● PROVIDED TEXT
I will really try to keep this light on spoilers. Happy Halloween!

I’m halfway into this show and I can’t stop (Updated: Now I’ve watched the entire season so there’s some updated opinions ahead). There’s a no holds barred, everything goes, nothing is sacred attitude to it. It has some roots in the comics, some in the 90’s TV show but almost everything has been rewired to be completely irreverent and even shocking. The show focuses primarily on Sabrina (Kiernan Shipka) and her aunts Zelda (Miranda Otto) and Hilda (Lucy Davis). And let’s be clear, they’re really witches and the witch world is really dark in this show. Then again, the occult side of this show is what I find the most entertaining, twisted and hilarious aspect.

Chilling Adventures of Sabrina
(Source: Netflix)

Yes, the show will mix in Wicca with Satanism and sprinkle some make believe for good measure. I’m sure I heard someone quote Aleister Crowley at some point. It’s a good old everything-goes melting pot of movie-style black magic.

The show is dark but colorful. The palette is sprinkled with reds and greens that jump out in a Halloween-esque fashion. The characters are sweet and/or evil in that way that reminds you of The Addams Family or Beetlejuice. The show immediately draws comparisons to Buffy and Harry Potter for the irreverent mix of magic and pop culture. And yes, almost every teenager is a fan of old time horror films. The camera work often plays this trick where the main action is focused but the sides are blurred. You’ll either find it annoying or get used to it.

(Source: Netflix)


Shipka shines as the titular Sabrina Spellman. She doubts, she reconsiders, she loves her human boyfriend Harvey (Ross Lynch) and her friends Rosalind “Roz” Walker (Jaz Sinclair) and Susie Putnam (Lachlan Watson). Her Aunts Hilda and Zelda are not same characters from the TV show, although they’re clearly identified. In this version, Hilda (Lucy Davis) is the bumbling, overly-sweet, maternal type while Zelda (Miranda Otto) gives commands more than advice, smokes cigarettes using a holder and is all about the Dark Lord and the Church of Night. To use a Hogwarts analogy, if Hilda is a Hufflepuff then Zelda is definitely a Slytherin.

And now, let’s talk about Madame Satan. Michelle Gomez is in this show! She starts as Sabrina’s introverted teacher Miss Wardwell but that doesn’t last until she undergoes a transformation (you can always tell by the hair) and becomes a major player in the Dark Lord’s army against Sabrina. This is Michelle Gomez at her crazy best, dialed up to 11 and chewing through scenery.

(Source: Netflix)

To get Satan’s will done, she’s often “helping” Sabrina fight her causes, such as puritanical principal Hawthorne (Bronson Pinchot) drawing the young witch further into the use of black magic to cause more problems. She’s also in league with Father Faustus Blackwood (Richard Coyle), the High Priest of the Church of Night, although they both seem to be in competition for the Dark Lord’s favour. And chewing the scenery. There’s over the top and then there’s Satanic over the top.

● MATERIAL FOR THIS TASK
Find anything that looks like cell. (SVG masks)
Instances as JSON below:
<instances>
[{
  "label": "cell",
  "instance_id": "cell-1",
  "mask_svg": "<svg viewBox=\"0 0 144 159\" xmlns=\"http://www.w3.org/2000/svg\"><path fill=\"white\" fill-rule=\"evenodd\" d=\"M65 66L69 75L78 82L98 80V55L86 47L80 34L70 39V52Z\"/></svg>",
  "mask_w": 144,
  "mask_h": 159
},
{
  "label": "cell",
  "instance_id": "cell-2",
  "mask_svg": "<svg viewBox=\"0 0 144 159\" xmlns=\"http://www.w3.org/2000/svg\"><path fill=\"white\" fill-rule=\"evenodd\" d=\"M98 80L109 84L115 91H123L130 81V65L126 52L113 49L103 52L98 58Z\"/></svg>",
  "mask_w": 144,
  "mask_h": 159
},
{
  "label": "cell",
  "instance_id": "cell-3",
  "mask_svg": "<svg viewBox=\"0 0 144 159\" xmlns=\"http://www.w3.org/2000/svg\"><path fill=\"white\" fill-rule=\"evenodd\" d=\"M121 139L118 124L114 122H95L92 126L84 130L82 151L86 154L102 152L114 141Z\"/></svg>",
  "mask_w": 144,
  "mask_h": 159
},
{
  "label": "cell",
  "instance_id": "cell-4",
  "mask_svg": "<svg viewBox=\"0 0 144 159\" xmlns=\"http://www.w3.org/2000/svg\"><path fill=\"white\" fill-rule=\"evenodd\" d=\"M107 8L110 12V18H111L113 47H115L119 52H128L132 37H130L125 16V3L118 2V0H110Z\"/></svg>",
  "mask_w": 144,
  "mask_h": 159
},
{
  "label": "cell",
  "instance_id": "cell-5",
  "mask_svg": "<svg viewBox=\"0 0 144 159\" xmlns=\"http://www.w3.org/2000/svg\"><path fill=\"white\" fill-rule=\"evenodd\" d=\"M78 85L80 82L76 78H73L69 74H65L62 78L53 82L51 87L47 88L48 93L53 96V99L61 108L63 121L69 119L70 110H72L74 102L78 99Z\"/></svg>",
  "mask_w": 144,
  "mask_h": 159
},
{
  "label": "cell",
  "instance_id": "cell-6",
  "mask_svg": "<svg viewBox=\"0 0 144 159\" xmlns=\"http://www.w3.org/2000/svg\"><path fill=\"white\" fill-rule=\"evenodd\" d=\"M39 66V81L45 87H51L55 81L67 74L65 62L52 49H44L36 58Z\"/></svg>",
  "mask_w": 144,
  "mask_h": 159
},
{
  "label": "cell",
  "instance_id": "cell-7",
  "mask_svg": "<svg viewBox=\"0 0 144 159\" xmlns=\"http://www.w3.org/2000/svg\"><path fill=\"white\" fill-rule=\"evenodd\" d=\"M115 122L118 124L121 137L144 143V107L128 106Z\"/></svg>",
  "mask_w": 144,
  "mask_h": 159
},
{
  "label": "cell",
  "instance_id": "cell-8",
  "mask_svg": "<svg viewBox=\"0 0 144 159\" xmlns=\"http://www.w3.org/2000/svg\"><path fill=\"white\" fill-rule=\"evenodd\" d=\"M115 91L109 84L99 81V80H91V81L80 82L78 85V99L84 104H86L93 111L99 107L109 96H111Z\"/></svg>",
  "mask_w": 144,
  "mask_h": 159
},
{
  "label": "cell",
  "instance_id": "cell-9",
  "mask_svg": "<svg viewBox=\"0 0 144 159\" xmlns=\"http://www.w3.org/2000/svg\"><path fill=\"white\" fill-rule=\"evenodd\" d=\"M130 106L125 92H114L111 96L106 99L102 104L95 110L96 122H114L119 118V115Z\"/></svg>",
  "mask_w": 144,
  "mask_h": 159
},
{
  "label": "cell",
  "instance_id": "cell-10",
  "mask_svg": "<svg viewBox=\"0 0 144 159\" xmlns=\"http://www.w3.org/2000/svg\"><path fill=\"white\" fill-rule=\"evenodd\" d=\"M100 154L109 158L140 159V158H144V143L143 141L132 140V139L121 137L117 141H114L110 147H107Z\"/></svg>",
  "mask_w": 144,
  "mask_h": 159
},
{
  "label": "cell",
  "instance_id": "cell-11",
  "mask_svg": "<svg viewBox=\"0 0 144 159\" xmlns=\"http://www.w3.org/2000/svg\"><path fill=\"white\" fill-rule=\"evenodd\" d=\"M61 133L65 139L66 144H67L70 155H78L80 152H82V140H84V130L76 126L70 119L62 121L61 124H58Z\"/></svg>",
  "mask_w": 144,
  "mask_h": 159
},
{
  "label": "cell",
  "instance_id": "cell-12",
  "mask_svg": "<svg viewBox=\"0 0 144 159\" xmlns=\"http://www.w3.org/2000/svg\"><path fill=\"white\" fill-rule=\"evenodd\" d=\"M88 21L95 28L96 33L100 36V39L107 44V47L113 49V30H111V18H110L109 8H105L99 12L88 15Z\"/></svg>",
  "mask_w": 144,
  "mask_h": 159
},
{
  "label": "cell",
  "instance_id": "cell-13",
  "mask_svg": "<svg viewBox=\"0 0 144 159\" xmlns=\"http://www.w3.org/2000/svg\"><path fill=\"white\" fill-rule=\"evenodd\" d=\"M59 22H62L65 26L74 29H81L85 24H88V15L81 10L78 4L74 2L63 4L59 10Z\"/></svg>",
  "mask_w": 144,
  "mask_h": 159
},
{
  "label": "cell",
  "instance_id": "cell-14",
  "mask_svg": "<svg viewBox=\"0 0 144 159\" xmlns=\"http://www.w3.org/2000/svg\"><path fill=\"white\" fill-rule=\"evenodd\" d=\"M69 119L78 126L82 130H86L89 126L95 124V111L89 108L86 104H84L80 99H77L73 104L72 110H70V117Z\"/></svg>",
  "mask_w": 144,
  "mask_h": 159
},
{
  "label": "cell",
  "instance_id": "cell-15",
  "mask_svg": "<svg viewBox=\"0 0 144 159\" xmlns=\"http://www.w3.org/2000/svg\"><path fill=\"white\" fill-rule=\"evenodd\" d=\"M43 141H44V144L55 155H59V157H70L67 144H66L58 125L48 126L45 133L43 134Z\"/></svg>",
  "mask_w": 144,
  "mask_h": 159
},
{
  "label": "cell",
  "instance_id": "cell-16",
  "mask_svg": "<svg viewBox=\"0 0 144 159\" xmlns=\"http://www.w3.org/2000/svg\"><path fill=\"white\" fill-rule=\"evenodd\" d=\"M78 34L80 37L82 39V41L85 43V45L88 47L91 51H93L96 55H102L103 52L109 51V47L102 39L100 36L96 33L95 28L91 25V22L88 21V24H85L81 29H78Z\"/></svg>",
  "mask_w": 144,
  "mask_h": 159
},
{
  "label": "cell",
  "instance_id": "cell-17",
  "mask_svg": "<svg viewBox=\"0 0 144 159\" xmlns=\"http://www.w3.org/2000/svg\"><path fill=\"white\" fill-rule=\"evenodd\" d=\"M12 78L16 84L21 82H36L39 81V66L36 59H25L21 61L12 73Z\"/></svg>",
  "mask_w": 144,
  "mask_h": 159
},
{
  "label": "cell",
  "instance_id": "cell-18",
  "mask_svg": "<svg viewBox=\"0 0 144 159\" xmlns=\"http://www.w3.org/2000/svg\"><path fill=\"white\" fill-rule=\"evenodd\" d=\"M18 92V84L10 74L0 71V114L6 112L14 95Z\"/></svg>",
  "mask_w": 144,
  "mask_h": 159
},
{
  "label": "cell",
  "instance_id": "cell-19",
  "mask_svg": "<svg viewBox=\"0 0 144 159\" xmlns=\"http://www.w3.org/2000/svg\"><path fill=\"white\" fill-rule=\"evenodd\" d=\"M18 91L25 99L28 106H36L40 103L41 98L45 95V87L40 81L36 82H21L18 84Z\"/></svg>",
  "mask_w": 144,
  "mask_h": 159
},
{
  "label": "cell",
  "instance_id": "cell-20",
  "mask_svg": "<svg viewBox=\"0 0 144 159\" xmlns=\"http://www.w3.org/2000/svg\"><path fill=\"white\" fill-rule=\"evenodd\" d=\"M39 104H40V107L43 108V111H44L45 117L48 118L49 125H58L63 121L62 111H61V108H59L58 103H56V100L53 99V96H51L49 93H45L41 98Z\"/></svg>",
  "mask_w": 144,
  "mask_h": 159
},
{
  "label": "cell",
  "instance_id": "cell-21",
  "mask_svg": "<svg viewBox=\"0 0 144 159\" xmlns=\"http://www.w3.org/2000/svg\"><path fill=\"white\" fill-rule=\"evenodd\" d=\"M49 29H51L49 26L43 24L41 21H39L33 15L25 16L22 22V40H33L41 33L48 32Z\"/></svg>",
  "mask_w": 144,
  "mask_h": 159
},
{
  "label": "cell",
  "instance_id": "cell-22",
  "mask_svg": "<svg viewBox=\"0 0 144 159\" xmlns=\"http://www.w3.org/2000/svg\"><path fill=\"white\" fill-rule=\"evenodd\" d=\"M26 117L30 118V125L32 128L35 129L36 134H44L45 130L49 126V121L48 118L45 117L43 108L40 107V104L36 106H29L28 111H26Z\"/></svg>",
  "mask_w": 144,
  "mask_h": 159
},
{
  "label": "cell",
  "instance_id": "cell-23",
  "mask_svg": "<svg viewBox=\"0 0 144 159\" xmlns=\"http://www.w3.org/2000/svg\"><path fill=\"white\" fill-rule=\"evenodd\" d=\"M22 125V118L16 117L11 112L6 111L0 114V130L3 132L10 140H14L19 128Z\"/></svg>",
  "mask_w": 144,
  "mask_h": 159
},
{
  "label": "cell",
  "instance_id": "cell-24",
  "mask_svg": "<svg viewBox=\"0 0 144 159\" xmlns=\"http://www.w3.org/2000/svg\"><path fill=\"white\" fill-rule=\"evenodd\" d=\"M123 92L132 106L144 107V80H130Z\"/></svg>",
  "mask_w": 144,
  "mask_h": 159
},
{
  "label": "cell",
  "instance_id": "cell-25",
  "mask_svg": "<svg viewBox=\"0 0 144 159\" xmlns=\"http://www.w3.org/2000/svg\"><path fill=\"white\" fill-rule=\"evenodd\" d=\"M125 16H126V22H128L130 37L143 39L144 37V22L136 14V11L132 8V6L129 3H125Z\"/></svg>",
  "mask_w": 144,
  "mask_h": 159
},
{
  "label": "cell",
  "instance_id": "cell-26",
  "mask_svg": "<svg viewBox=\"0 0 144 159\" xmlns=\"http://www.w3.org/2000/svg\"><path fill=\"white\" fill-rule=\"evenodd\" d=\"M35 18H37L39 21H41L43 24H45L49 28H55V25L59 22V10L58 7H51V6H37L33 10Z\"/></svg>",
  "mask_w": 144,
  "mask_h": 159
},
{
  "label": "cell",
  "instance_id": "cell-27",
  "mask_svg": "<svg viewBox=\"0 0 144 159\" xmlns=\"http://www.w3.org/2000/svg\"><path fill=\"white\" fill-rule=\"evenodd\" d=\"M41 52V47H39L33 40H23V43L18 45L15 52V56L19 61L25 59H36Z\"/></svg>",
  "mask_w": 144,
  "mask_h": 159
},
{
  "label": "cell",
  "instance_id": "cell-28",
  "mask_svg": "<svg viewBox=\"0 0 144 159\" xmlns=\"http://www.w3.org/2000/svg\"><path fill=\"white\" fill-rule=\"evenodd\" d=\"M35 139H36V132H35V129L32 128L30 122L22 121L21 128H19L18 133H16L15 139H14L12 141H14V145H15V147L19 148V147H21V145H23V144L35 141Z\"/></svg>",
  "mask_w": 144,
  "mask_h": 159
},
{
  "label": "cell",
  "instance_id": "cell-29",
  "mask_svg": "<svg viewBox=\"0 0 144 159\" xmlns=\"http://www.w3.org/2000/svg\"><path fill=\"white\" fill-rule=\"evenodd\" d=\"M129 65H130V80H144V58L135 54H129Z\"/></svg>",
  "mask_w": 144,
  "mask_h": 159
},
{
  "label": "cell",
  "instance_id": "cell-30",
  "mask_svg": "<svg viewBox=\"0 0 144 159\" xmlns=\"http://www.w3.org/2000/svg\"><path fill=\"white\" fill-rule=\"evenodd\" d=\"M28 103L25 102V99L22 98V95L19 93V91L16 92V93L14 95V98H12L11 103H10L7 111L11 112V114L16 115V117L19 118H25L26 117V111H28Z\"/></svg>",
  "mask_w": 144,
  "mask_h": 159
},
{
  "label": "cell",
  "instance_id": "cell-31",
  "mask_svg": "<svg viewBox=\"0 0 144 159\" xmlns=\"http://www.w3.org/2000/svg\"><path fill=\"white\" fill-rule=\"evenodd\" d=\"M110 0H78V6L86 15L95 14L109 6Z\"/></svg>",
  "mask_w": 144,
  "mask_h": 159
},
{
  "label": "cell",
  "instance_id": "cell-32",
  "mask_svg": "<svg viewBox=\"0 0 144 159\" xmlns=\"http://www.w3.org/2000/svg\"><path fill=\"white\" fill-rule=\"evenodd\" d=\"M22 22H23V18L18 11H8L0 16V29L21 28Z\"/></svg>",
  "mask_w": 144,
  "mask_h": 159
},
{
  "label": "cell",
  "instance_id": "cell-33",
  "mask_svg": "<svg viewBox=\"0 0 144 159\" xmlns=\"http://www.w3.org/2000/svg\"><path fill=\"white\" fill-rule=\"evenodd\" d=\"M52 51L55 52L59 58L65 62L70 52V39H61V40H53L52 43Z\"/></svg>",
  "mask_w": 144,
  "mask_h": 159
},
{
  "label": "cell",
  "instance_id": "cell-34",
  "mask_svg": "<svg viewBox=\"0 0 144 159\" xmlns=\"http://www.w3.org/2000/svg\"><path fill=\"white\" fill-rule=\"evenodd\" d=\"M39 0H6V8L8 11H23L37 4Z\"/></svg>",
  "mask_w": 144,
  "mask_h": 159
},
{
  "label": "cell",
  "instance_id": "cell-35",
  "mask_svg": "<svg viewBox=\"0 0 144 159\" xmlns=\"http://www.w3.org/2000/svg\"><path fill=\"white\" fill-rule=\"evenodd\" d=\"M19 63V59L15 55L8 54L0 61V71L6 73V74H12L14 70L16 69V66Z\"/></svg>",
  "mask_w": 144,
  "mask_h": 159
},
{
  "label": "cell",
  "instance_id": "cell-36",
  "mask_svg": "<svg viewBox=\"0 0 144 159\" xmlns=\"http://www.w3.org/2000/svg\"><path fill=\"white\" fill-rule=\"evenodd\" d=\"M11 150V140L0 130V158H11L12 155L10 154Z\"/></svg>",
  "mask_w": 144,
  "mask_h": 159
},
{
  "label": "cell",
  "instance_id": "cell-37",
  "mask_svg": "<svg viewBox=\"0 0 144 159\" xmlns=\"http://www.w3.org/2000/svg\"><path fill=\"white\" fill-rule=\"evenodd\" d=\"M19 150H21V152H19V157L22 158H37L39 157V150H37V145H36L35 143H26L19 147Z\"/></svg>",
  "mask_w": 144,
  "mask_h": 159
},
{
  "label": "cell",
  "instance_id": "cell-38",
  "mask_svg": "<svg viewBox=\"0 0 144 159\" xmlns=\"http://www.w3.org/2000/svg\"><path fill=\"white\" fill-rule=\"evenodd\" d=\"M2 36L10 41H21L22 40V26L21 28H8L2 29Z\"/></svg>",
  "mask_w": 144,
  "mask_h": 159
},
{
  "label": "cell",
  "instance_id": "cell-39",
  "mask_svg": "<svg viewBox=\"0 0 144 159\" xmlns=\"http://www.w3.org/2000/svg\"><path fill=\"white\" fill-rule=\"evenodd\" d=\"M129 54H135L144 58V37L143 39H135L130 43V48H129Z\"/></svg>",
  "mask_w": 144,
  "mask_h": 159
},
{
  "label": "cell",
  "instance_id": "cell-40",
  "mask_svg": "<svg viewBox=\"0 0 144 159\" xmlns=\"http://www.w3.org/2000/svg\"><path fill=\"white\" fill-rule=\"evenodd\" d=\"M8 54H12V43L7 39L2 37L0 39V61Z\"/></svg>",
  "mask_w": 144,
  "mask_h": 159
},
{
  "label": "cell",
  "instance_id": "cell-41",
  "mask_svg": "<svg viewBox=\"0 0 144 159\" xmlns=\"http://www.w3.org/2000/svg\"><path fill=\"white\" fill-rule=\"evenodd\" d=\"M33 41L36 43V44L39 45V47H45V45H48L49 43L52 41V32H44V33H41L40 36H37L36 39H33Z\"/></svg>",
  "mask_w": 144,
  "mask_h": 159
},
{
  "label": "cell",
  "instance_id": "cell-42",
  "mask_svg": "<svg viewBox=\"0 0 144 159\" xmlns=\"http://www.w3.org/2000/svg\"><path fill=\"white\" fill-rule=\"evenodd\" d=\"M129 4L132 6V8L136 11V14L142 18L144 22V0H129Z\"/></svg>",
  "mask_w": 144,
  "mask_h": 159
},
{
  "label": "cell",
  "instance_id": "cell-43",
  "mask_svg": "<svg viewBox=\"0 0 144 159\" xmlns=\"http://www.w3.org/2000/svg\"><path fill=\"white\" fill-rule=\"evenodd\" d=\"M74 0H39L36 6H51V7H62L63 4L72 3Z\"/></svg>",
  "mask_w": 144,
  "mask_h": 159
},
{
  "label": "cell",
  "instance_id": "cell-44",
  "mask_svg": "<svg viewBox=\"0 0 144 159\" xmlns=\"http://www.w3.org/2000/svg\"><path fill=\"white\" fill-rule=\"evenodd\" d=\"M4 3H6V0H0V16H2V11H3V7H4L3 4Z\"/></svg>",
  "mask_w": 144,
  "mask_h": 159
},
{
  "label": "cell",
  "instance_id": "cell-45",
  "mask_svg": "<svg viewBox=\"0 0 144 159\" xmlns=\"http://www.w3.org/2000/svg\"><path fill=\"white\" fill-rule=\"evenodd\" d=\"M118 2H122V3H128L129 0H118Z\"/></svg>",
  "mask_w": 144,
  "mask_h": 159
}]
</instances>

● OBJECTIVE 1
Reproduce the records from their first line through the line containing "122L118 124L121 137L144", substituting "category" for every "label" and keeping everything else the same. Output only those lines.
● OBJECTIVE 2
Write the next part of the review of Chilling Adventures of Sabrina, continuing after its last sentence.

● EXPECTED ANSWER 1
Find anything that looks like cell. (SVG masks)
Instances as JSON below:
<instances>
[{
  "category": "cell",
  "instance_id": "cell-1",
  "mask_svg": "<svg viewBox=\"0 0 144 159\" xmlns=\"http://www.w3.org/2000/svg\"><path fill=\"white\" fill-rule=\"evenodd\" d=\"M65 66L69 75L78 82L98 80V55L86 47L80 34L70 39V52Z\"/></svg>",
  "mask_w": 144,
  "mask_h": 159
},
{
  "category": "cell",
  "instance_id": "cell-2",
  "mask_svg": "<svg viewBox=\"0 0 144 159\" xmlns=\"http://www.w3.org/2000/svg\"><path fill=\"white\" fill-rule=\"evenodd\" d=\"M98 80L109 84L115 91H123L130 81V65L126 52L113 49L103 52L98 58Z\"/></svg>",
  "mask_w": 144,
  "mask_h": 159
},
{
  "category": "cell",
  "instance_id": "cell-3",
  "mask_svg": "<svg viewBox=\"0 0 144 159\" xmlns=\"http://www.w3.org/2000/svg\"><path fill=\"white\" fill-rule=\"evenodd\" d=\"M121 139L118 124L114 122H95L92 126L84 130L82 151L86 154L102 152L114 141Z\"/></svg>",
  "mask_w": 144,
  "mask_h": 159
},
{
  "category": "cell",
  "instance_id": "cell-4",
  "mask_svg": "<svg viewBox=\"0 0 144 159\" xmlns=\"http://www.w3.org/2000/svg\"><path fill=\"white\" fill-rule=\"evenodd\" d=\"M107 8L110 12V18H111L113 47H115L119 52H128L132 37H130L125 16V3L118 2V0H110Z\"/></svg>",
  "mask_w": 144,
  "mask_h": 159
},
{
  "category": "cell",
  "instance_id": "cell-5",
  "mask_svg": "<svg viewBox=\"0 0 144 159\" xmlns=\"http://www.w3.org/2000/svg\"><path fill=\"white\" fill-rule=\"evenodd\" d=\"M78 85L80 82L76 78H73L69 74H65L62 78L53 82L51 87L47 88L48 93L53 96V99L61 108L63 121L69 119L70 110H72L74 102L78 99Z\"/></svg>",
  "mask_w": 144,
  "mask_h": 159
},
{
  "category": "cell",
  "instance_id": "cell-6",
  "mask_svg": "<svg viewBox=\"0 0 144 159\" xmlns=\"http://www.w3.org/2000/svg\"><path fill=\"white\" fill-rule=\"evenodd\" d=\"M39 66V81L45 87H51L55 81L67 74L65 62L52 49H44L36 58Z\"/></svg>",
  "mask_w": 144,
  "mask_h": 159
},
{
  "category": "cell",
  "instance_id": "cell-7",
  "mask_svg": "<svg viewBox=\"0 0 144 159\" xmlns=\"http://www.w3.org/2000/svg\"><path fill=\"white\" fill-rule=\"evenodd\" d=\"M115 122L118 124L121 137L144 143V107L128 106Z\"/></svg>",

● EXPECTED ANSWER 2
I know it won’t work for a ton of people, the show lies it on thick with the usual Devil-style imagery. But it’s a lot of fun, and I couldn’t help but laugh out loud at some of the way that things were mixed up. Aunt Hilda and Aunt Zelda say “Praise Satan” instead of “Hail Satan” somehow subverting the meaning to mean nothing (and, I suspect, to prevent any association to that other name that also tends to follow the “Hail…” salute).

There’s a lot of amazing, dark and funny characters sprinkled about. Ambrose, a warlock under house arrest, is Sabrina’s cousin and works in Hilda and Zelda’s mortuary. Prudence is the leader of the Weird Sisters, a trio of witches that are the clique in charge at the Academy of Unseen Arts (yes, we get a Hogwarts as well!). Actually, very early on they do have a moment where Prudence (Tati Gabrielle) lets it slip that the Dark Lord offers power but not complete freedom. When Sabrina asks why can’t they have both, Prudence snidely retorts that the Dark Lord wouldn’t like that, adding that he’s a man after all. There’s more to the Weird Sisters than mere antagonists.

(Source: Netflix)

The show has its weak points. It’s a lot more effective when it tries to be subtle than blunt. I find that it initially draws you in with the almost comical way that it deals with witchcraft/Satanism/movie-magic as a full out religion of doctrine and ritual. However, when it goes back to the mortal world, sometimes it drags down a bit. I’m all for the underdog fight against the system, but I’m also glad that we get Michelle Gomez causing havoc and trying to draw Sabrina more to the dark side like a frigging Sith Lord because if not, it would be a dull scene for me. Don’t get me wrong, Roz is amazing and I really wanted the jocks that bully Susie to suffer a fate worth than death, but Harvey is bland as a character.

I love this Salem incarnation. You kinda wished this cat could talk, but in all seriousness the fact that he’s a goblin and can go medieval on a scarecrow-monster but we don’t exactly see his true form works as well. Of course, he’s Sabrina’s familiar and one that came to her voluntarily.

At first, I found it funny that Satanism is referenced in a ritual where you’re supposed to pledge your eternal service and obedience to anything (a satanist does not serve, obey or follow anybody or anything but their own will). The truth is that this depiction of Satanism is a little less hypocritical that the tired trope that we get in the movies, although they’re in constant contradiction. Faustus Blackwood talks about freedom of the will while trying to indoctrinate Sabrina into a religion that demands eternal obedience.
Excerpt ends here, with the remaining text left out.